Cette annonce, inspirée par le président du Sinn Fein Gerry Adams, semble marquer la fin officielle du conflit nord-irlandais, qui a fait quelque 3 600 victimes en trente-cinq ans. Conformément à cette décision, l'IRA procède dès septembre 2005 à la destruction totale de son stock d'armes, munitions et explosifs, sous le contrôle d'une commission internationale présidée par le général canadien John de Chastelain.

Christophe Gracieux

Éclairage média

Réalisé à Belfast par une équipe de France 3 le lendemain de l'annonce par l'IRA de son abandon de la lutte armée, ce reportage vise à recueillir les impressions des catholiques et des protestants sur cette décision. Même si un homme politique, député du Sinn Fein, est interrogé, le sujet est surtout composé de témoignages d'habitants. Il s'efforce de présenter le point de vue le plus objectif possible en donnant la parole aux catholiques comme aux protestants. Un couple mixte a même été choisi comme symbole de l'espoir de la fin du conflit. Des plans d'inscriptions et de dessins sur les murs des quartiers catholiques et protestants de Belfast révèlent la profondeur de la division et des violences qui ont eu lieu.

Christophe Gracieux

Transcription

Présentateur
Au lendemain de l'annonce par l'IRA de la fin de la lutte armée en Irlande du nord, la population attend maintenant de voir ce qui va vraiment se passer. Depuis 35 ans, catholiques et protestants s'opposent sur l'avenir de ce territoire ; des générations entières se sont divisées sur ce conflit. Serge Kovacs, Olivier Tieth.
Serge Kovacs
Falls road, le bastion des catholiques de Belfast. Dans ce quartier, l'armée républicaine irlandaise a connu ses plus hauts faits d'arme face à l'armée britannique. Mais aujourd'hui la page est tournée, l'IRA a décidé de rendre les armes. Une décision annoncée par le Sinn Fein, un parti longtemps considéré comme la vitrine politique des nationalistes d'Irlande du nord.
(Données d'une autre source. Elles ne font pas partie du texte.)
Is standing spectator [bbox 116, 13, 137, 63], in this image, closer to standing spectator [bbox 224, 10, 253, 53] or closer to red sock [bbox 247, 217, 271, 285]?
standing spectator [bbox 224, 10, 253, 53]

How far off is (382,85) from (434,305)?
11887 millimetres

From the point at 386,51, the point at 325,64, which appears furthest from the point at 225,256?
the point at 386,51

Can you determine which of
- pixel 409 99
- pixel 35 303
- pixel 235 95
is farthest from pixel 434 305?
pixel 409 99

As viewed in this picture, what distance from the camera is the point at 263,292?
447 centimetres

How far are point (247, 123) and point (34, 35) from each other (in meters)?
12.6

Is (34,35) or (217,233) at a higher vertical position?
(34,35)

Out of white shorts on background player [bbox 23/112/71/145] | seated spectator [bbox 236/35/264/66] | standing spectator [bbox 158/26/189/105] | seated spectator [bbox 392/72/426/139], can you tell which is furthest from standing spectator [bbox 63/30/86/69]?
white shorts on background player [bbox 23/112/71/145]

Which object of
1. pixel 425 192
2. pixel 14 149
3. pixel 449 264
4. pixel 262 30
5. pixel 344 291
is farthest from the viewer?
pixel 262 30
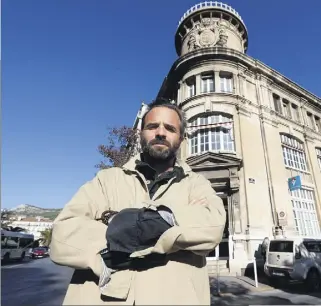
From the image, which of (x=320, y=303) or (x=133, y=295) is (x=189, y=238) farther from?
(x=320, y=303)

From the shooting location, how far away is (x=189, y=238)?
41.7 inches

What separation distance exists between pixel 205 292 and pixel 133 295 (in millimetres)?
376

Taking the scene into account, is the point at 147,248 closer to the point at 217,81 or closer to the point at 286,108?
the point at 217,81

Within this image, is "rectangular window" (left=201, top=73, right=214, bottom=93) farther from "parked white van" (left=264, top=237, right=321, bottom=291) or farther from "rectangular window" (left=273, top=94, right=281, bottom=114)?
"parked white van" (left=264, top=237, right=321, bottom=291)

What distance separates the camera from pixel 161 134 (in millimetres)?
1743

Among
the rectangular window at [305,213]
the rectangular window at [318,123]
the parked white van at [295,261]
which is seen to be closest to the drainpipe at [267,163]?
the rectangular window at [305,213]

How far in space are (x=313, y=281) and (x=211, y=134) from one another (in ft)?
29.5

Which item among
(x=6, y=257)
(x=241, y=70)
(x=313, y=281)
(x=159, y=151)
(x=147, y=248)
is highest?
(x=241, y=70)

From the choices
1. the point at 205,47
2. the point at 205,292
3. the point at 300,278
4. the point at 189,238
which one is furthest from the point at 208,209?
the point at 205,47

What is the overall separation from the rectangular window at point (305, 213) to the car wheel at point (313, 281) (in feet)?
20.6

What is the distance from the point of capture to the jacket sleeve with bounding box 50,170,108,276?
41.2 inches

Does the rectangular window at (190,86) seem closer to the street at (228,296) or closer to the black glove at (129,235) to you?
the street at (228,296)

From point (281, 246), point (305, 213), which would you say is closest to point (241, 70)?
point (305, 213)

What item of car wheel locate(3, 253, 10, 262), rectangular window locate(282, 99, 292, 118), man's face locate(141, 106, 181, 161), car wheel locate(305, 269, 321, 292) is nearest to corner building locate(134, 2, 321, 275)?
rectangular window locate(282, 99, 292, 118)
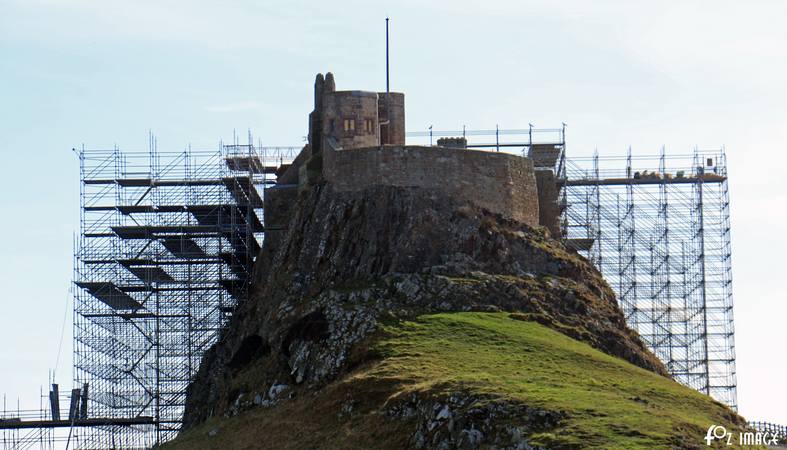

Jerry Adams, leur chef, compte bien aller plus loin. Comme nous l'explique un de ses collègues, député au parlement de Belfast, c'est maintenant à Londres et Dublin d'aller vers les républicains.
Michaël Ferguson
Je pense que ce qu'a fait l'IRA hier est une démonstration de confiance dans un processus républicain. Nous avons maintenant un cadre avec lequel nous allons pouvoir, espérons-le, construire une Irlande réunifiée.
Serge Kovacs
Non loin de là dans le quartier protestant de Sandy Row, c'est plutôt le scepticisme. Personne ne s'attend à un miracle malgré les engagements de l'IRA, les loyalistes doutent toujours de la bonne foi du camp républicain.
Grace Grahm
Je ne sais pas. Il faut juste voir et attendre. Ils ont fait tellement de promesses dans le passé et ils ne les ont jamais tenues. Il veulent l'Irlande du nord, je doute fort d'ailleurs qu'ils l'obtiennent, en tout cas pas tant que je serai vivante.
Serge Kovacs
Andrew et Elisabeth sont bien plus optimistes. Elle est catholique, lui est protestant, mariés depuis 3 ans, ils espèrent vivre en paix à Belfast.
Elisabeth Cherry
Ça fait des années qu'on vit ensemble, on vit heureux, on est content de cette déclaration de l'IRA, c'est un signe de paix. La paix est déjà dans l'air d'ailleurs. J'espère que cela va continuer.
Andrew Cherry
J'espère simplement que les gestes suivront les déclarations. Qu'ils rendront leurs armes.
Serge Kovacs
A Belfast, les cicatrices de la guerre ont presque totalement disparu. Il n'y a plus de frontière visible entre les deux parties de la ville, mais il reste beaucoup à faire pour une paix véritable.